Yeni bir seviyeye çıkacağız. 16 Nisan bu seviyeyi atlama tarihidir. İnşallah bir üst basamağa atlayacağız. Birileri için terör örgütleriyle propagandalarıyla bütün güçlerini ortaya çıkararak mani olmaya çalışıyorlar. Dertleri güçlü bir Türkiye, güçlü bir ekonomi ile kendi ayakları üzerinde duran bir Türkiye’dir.  Dertleri içerde dirliğini birliğini sağlamış, türkün kürdün alevinin sünninin bütün unsurlarıyla 80 milyonun kardeş olduğu bir Türkiye’dir. Bizde tam tersini diyoruz. Bu istikamette isteseler de istemeseler de Allahın izni ile güçlü Türkiye istikametinde yolumuza devam edeceğiz.
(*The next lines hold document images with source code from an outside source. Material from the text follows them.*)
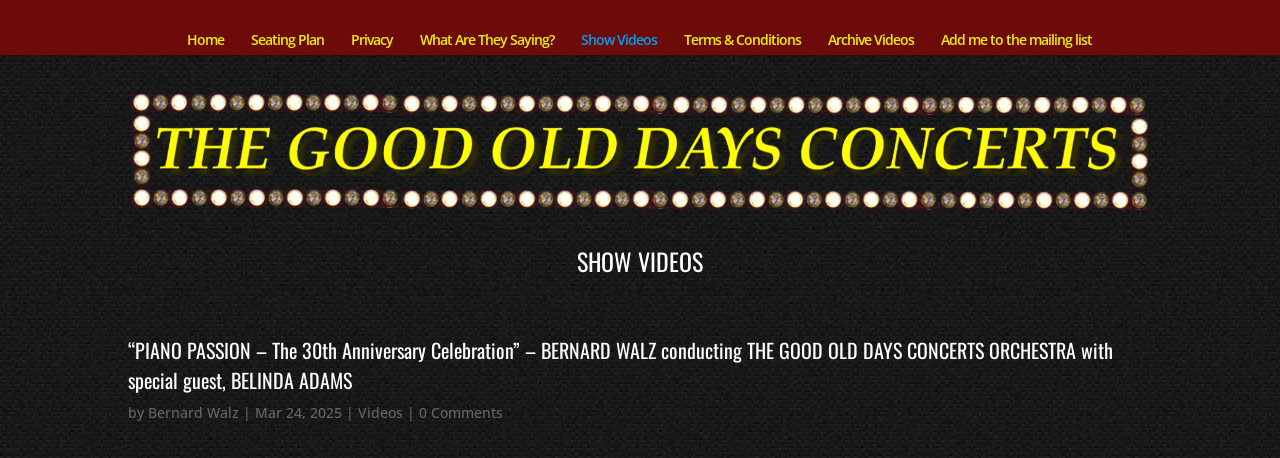

--- FILE ---
content_type: text/css
request_url: https://goodolddaysconcerts.com.au/wp-content/et-cache/650/et-core-unified-deferred-650.min.css?ver=1747138077
body_size: 43
content:
.et_pb_row_10001.et_pb_row,.et_pb_row_10002.et_pb_row,.et_pb_row_10003.et_pb_row,.et_pb_row_10004.et_pb_row,.et_pb_row_10005.et_pb_row,.et_pb_row_10006.et_pb_row,.et_pb_row_10007.et_pb_row,.et_pb_row_10008.et_pb_row{margin-right:auto!important;margin-left:-5px!important}.et_pb_video_10001 .et_pb_video_overlay_hover:hover,.et_pb_video_10002 .et_pb_video_overlay_hover:hover,.et_pb_video_10003 .et_pb_video_overlay_hover:hover,.et_pb_video_10004 .et_pb_video_overlay_hover:hover,.et_pb_video_10005 .et_pb_video_overlay_hover:hover,.et_pb_video_10006 .et_pb_video_overlay_hover:hover,.et_pb_video_10007 .et_pb_video_overlay_hover:hover,.et_pb_video_10008 .et_pb_video_overlay_hover:hover{background-color:rgba(0,0,0,.6)}

--- FILE ---
content_type: text/javascript
request_url: https://goodolddaysconcerts.com.au/wp-content/plugins/divi-footer-editor/js/call.js?ver=1.1
body_size: 126
content:
/*..Swapping the div ID with that of the Divi footer ID..*/
(function($){
	$(document).ready(function() {
	var newVal = $('#footer-editor-info');
	$('p#footer-info').html( newVal );
});
})(jQuery)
16 NİSAN'DA VERİLECEK OY, YENİ, GÜÇLÜ VE BÜYÜK TÜRKİYE İÇİN VERİLECEK OYDUR

16 Nisan'da verilecek her evet oyu Türkiye’de kardeşliğe verilecek evet oyudur. Türkün Kürdün yeni Türkiye istikametinde yoluna yürüme yürüyüşüne verilen evet oyudur. 16 Nisan'da verilecek her evet oyu ekonomik olarak güçlü bir Türkiye’ye verilecek evet oyudur. 16 Nisan'da verilecek her evet oyu bir daha ekonomik krizlere düşmemek için verilen evet oyudur. Verilecek her evet oyu bir daha siyasi krizlere düşmemek için hükümetlerin parlamentonun cumhurbaşkanlarının birbirleri ile kavgalı halde olmaması için verilecek oydur. 16 Nisan'da verilecek oy yeni güçlü büyük Türkiye için verilecek oydur. Her seçimde partileri seçiyoruz, milletvekillerini seçiyoruz ama bu seçim başka seçim. Bu seçimde ise oyu kendiniz için, çocuklarınız için, torunlarınız için, Türkiye’nin geleceği için vereceksiniz. Bir daha tartışmalı, nereye gittiği belli olmayan, sağdan soldan çekiştirilen, ayakları üzerinde duramayan bir Türkiye’yi 16 Nisan'la birlikte tarihe gömüyoruz. 16 Nisan'la birlikte darbeler geleneğini de tarihe gömüyoruz. Bir daha sokağa sırtı sıvazlanan, sokağa bırakılan, herhangi bir hain güç bu millete karşı darbe yapamayacak.  16 Nisan'da terör örgütlerini tarihe gömmek için evet oyu vereceğiz. İnşallah 16 Nisan Türkiye’nin yeni bir siyaset döneminin başlangıcıdır. Etkin yönetim hızlı karar alan bir hükümet  milletle bütünleşmiş olan bir siyaset daha kararlı bir şekilde yek vücut olan bir siyaset olacak" dedi.